On peut s’en servir comme Estreva gel ou Oestrodose : une fois que l’on connait la dose adéquate d’hormones féminines transcutanées qui correspond à notre patiente, on peut lui proposer un patch équivalent : 1 dose de gel = un patch à 25, deux doses = un patch à 37.5 , trois doses = un patch à 50 et quatre dose un patch à 75 ou à 100.

Les avantages de la voie transdermiques sont évidents sur tout le système veineux et cardiovasculaire

Aucun risque de phlébite , d’embolie pulmonaire, d’infarctus sous hormones naturelles transdermiques . Bien sûr, elles sont contre indiquées après un épmisode récent d’embolie ou d’infarctus mais ce ne sont pas elles qui occasionnent embolie et infarctus.

Elles ne font pas monter ni la tension, ni le cholestérol, ni les triglycérides.

Les désavantages sont liés à la faible efficacité de la voie transdermique pour lutter contre

l’acné

la chute de cheveux

la sécheresse intense procurée parfois par androcur sur le muscle utérin donnant des crampes .

Pour le K du sein ces hormones sont neutres : si vous devez faire un K du sein , vous le ferez , hormones naturelles ou pas mais elles ne déclenchent pas un K du sein , cela a été prouvé chez les femmes ménopausées ne prenant que des hormones par voie transdermique (car hystérectomisée donc plus besoin de progestérone en accompagnement) qui n’ont pas plus de K du sein que la population générale .

Par contre, les hormones naturelles accentuent les kystes des seins, les douleurs des seins et sont parfois impossibles à prescrire , même à toute petite dose, chez des patientes fragiles des seins car elles souffrent tout de suite de mastose .

Sachez aussi que les hormones féminines naturelles (et les autres) n’ont que peu d’impact sur une sécheresse vaginale post ménopausique si le col de l’utérus a été retiré.

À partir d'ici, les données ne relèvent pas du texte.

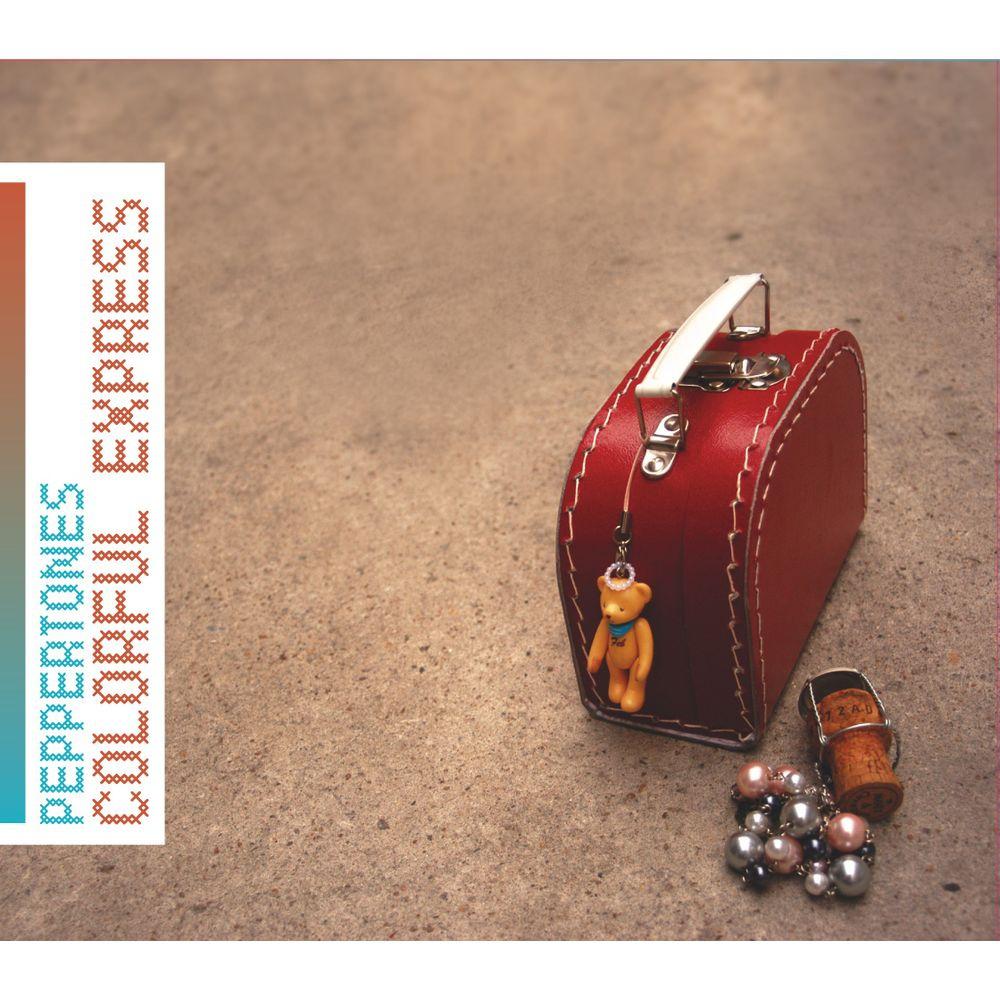 Bike歌词 歌手Peppertones-专辑Colorful Express-单曲《Bike》LRC歌词下载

En effet , ce sont les glandes du col qui fabriquent de la glaire lubrifiante et et sans glande, plus de glaire car le vagin n’a aucune glande

Conclusion

Les patchs rendent les mêmes services que le gel d’oestradiol. Chaque femme a ses préférences : certaines trouvent le gel bien pratique et d’autres , c’est le contraire, donc à nous de proposer ce qui sera le plus apprécié pour que le traitement soit le moins contraignant possible.